Mullin Museum to flood Pebble Beach with exquisite classics

| 21 Jul 2016

The Mullin Automotive Museum is set to stun Monterey Car Week crowds next month by exhibiting no fewer than eight incredible French classics at Pebble Beach. 

 Some of the finest examples of French design and engineering will be making the trip to Monterey, with some taking to the track at the Rolex Monterey Motorsports Reunion and McCall’s Motorworks Revival, while others will star on the concours lawns of Pebble Beach and The Quail. 

“It's always a great honour to participate in events during Monterey Car Week,” said Peter Mullin, founder of the museum. “We love to spend time with fellow enthusiasts, exercise the cars and use these iconic pieces of rolling sculpture the way they were intended – on the road and at the track.”

Three of the cars will be campaigned by Peter and his son Tim at Laguna Seca during the Rolex Monterey Motorsports Reunion. The oldest car out of the blocks will be a 1927 Delage ERA which was ordered new by the Prince of Siam (main image). Its racing career was extended into the 1950s thanks to being fitted with a two-stage supercharged ERA T-type racing engine. 

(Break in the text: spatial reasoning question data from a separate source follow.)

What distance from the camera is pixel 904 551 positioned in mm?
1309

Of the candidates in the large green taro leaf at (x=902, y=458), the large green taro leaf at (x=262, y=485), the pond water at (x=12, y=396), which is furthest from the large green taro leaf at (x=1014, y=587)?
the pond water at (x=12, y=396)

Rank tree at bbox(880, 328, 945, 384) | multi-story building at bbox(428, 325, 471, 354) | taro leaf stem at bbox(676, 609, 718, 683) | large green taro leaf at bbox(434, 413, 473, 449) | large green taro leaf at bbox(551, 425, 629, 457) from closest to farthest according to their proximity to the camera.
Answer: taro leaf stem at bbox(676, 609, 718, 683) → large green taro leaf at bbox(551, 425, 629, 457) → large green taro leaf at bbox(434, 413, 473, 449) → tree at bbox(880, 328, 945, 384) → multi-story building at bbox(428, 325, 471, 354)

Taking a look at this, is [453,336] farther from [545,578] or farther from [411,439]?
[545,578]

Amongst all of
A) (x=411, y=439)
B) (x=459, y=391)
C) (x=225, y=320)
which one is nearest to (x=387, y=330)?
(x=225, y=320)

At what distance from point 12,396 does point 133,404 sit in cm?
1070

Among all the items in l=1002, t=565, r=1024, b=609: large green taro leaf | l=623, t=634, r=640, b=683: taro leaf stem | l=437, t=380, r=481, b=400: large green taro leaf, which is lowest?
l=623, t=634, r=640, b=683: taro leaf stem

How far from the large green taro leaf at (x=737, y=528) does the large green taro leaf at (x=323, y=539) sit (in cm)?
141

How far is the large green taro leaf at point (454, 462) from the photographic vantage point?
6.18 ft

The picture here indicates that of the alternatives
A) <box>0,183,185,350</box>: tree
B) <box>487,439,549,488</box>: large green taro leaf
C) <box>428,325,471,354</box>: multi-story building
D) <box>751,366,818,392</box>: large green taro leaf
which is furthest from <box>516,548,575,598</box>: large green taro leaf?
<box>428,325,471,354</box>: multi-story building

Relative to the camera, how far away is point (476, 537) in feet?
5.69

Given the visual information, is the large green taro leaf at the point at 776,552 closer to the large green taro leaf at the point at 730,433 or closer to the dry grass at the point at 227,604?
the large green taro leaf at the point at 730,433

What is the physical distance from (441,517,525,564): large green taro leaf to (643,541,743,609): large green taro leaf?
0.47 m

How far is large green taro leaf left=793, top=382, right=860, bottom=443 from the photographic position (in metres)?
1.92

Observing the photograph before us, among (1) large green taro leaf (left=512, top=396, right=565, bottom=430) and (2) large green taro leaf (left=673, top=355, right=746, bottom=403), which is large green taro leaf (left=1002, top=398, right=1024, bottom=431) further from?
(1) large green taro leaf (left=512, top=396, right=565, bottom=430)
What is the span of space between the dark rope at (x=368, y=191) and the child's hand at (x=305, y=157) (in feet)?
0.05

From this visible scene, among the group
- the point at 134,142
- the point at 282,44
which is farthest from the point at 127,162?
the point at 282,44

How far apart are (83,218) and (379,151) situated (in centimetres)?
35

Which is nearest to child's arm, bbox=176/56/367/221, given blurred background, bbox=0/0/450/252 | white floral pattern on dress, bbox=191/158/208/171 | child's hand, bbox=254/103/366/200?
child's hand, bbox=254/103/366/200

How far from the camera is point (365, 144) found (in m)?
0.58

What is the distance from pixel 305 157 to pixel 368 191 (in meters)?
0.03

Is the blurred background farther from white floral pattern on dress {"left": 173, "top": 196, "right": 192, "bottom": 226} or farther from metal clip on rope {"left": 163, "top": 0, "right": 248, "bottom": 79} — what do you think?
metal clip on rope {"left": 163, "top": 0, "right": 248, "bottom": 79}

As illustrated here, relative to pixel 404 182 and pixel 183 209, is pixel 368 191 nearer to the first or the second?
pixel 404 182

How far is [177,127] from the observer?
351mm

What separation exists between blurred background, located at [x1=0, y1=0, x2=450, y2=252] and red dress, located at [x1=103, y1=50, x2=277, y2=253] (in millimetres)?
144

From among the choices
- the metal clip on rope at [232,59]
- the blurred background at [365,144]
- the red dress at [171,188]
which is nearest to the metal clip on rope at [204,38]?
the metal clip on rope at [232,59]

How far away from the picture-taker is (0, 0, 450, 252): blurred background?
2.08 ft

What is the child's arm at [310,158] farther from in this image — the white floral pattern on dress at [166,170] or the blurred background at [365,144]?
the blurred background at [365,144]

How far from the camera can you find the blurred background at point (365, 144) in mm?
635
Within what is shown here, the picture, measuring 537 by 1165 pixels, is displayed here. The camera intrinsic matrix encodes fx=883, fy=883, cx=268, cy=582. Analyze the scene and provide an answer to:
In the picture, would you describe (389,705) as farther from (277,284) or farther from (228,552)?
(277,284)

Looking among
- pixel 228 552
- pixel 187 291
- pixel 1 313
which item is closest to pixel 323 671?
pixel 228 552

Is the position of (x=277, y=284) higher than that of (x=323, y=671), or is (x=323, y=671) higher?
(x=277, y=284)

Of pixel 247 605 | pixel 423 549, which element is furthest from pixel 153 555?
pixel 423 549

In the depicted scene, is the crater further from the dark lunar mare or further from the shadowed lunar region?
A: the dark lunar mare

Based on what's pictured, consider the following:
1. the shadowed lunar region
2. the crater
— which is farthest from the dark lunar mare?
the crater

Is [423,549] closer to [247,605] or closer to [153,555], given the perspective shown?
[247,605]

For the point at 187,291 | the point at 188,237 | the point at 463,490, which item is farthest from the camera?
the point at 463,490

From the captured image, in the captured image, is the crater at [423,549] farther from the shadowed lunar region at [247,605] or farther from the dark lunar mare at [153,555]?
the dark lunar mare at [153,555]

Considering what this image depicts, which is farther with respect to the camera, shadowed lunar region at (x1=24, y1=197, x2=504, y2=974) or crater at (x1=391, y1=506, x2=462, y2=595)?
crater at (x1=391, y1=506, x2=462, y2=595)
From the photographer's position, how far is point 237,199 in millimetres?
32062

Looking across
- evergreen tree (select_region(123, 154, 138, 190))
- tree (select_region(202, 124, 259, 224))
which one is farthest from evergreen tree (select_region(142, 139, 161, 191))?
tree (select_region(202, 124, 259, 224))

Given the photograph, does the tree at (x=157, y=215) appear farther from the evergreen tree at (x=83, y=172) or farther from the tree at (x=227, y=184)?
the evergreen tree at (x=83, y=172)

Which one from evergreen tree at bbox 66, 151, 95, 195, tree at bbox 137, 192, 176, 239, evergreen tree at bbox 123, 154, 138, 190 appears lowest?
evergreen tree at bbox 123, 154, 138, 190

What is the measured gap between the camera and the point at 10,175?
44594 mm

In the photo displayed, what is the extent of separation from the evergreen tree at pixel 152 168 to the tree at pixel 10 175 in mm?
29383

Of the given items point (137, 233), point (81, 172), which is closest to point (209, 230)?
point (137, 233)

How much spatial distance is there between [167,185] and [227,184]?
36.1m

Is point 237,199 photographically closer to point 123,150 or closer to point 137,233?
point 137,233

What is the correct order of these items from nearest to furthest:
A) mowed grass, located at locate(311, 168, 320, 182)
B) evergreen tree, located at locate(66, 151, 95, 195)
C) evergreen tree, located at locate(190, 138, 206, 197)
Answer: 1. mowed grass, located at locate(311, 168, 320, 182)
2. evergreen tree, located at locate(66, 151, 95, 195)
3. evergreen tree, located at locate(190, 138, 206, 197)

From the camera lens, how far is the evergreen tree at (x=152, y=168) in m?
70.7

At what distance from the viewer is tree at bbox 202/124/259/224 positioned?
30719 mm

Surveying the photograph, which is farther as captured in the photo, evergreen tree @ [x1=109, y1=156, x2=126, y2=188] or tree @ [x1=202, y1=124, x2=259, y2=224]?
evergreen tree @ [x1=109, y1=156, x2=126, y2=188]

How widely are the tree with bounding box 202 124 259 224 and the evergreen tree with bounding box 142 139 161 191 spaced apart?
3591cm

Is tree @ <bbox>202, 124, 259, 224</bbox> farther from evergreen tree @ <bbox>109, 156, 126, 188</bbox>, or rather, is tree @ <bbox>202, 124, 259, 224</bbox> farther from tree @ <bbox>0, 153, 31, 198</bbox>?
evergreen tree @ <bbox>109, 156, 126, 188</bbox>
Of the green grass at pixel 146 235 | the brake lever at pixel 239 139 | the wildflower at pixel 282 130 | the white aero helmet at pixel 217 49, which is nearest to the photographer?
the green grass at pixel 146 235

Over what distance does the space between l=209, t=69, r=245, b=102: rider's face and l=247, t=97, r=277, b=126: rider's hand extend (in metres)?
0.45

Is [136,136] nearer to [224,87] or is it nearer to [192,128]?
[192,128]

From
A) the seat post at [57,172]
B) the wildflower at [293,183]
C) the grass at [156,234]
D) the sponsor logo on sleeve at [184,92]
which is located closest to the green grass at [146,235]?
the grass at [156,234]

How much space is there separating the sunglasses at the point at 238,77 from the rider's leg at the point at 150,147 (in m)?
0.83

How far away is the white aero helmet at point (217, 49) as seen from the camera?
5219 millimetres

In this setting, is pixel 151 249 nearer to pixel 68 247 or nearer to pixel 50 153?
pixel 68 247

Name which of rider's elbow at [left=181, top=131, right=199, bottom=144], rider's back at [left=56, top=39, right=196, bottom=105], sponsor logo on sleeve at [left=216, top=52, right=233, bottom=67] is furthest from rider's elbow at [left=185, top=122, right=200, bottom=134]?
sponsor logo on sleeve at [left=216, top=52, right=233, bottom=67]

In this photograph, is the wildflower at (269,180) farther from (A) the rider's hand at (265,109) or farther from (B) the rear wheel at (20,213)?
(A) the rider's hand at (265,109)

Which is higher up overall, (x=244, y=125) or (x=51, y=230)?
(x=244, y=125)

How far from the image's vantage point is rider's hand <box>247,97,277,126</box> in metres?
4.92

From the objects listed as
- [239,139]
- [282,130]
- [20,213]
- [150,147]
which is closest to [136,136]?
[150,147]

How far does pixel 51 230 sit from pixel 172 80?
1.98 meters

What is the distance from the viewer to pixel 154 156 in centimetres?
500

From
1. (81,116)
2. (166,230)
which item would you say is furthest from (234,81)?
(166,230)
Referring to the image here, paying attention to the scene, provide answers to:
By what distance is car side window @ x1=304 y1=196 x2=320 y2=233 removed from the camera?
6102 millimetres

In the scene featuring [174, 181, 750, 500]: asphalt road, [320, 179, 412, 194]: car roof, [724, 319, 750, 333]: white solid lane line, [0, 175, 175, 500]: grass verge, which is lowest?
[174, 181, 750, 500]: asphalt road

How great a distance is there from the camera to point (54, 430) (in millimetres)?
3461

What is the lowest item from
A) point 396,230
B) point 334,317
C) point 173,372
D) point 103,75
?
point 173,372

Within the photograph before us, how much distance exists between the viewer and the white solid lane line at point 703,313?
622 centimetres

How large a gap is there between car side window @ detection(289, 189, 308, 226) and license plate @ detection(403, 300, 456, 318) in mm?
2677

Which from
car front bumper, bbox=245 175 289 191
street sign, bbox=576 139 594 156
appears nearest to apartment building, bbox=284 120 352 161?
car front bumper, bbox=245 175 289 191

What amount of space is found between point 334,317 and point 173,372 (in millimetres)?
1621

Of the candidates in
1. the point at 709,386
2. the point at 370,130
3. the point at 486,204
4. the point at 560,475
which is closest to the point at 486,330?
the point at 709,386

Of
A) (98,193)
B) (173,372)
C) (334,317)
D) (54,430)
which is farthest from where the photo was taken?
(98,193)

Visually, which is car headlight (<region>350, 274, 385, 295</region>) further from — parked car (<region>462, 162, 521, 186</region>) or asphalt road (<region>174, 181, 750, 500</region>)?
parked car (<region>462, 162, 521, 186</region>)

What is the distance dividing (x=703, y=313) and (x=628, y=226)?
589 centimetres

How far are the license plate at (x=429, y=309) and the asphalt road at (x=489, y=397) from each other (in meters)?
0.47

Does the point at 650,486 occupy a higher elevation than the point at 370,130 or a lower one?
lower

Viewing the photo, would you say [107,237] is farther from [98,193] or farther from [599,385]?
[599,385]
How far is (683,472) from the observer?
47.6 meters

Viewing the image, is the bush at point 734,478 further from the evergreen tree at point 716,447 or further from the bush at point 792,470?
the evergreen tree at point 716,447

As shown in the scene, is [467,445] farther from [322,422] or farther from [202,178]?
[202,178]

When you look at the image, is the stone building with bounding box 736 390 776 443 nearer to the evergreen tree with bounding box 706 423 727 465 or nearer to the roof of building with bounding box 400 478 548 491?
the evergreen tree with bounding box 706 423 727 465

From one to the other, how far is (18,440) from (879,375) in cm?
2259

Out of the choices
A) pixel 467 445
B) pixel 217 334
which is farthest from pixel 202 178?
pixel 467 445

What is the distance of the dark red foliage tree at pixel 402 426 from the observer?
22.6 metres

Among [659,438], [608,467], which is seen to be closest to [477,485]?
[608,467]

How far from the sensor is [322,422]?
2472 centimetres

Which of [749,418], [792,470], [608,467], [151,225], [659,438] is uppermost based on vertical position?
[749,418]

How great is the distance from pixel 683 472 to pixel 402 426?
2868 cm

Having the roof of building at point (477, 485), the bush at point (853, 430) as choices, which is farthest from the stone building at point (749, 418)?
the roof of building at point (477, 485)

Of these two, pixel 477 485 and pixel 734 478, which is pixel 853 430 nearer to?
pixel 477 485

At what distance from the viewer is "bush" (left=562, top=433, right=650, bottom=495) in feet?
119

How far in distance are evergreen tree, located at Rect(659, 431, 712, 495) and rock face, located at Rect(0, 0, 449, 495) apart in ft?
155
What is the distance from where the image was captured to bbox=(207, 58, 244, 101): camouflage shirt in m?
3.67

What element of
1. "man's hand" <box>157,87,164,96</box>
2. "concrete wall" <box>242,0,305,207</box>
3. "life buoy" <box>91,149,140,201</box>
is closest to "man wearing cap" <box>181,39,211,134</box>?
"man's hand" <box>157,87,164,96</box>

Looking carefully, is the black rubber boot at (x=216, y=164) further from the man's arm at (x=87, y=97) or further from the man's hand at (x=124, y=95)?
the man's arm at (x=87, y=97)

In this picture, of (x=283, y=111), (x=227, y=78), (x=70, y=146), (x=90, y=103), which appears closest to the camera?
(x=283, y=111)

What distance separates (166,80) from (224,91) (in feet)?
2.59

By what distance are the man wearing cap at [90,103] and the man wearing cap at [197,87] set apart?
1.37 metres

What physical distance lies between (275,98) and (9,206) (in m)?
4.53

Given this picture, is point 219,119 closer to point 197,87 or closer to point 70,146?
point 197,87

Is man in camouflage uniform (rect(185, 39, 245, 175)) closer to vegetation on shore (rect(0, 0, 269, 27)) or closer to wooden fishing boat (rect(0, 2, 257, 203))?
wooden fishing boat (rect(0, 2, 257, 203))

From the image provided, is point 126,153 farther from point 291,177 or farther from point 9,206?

Another Delage, this time from 1946, will also take to the track in anger. The D6-3L was originally bought and raced by Henri Louveau, who drove the car to second-place finishes at both Le Mans and the Spa Grand Prix. It was later re-bodied in the 1950s and it wasn’t until being acquired by peter Mullin in 2002 that its true race history was uncovered. 


A 1950 Talbot-Lago Type T26 designed and built for inaugural Formula One season will also test its mettle at Laguna. Once described by The Autocar as ‘the fastest production chassis in the world’, the 4.5-litre streamlined Grand Prix racer is capable of achieving speeds up to 166mph. 

Elsewhere, four of the museum’s cars will be entered into the Pebble Beach Concours d’Elegance, including a 1912 Delaunay-Belleville Omnibus – a vehicle once a favourite of aristocrats such as Tsar Nicholas II, who owned seven examples.


The Star of India – a 1938 Delahaye Type 135M bodied by Figoni et Falaschi – will also be challenging for class honours. The car is one of just three surviving examples penned by Joseph Figoni for the Paris Auto Salon, and was restored by the Museum after being found in a garden shed in Jodhpur.


Also from the Delahaye stable is a 1937 Type 145 – one of four ordered by Ecurie Bleue racing team owner Lucy Schell to contest the French government’s Million Franc Challenge. Three of the cars including the winner are owned by the museum, while this particular chassis was sent to Chapron to be rebodied. 

Another Chapron-bodied classic rounds off the group of eight. The V8-powered 1939 Delage D8-120 was once owned by a French general, and later starred in the film An American in Paris, where it transported Gene Kelly alongside actress Nina Foch.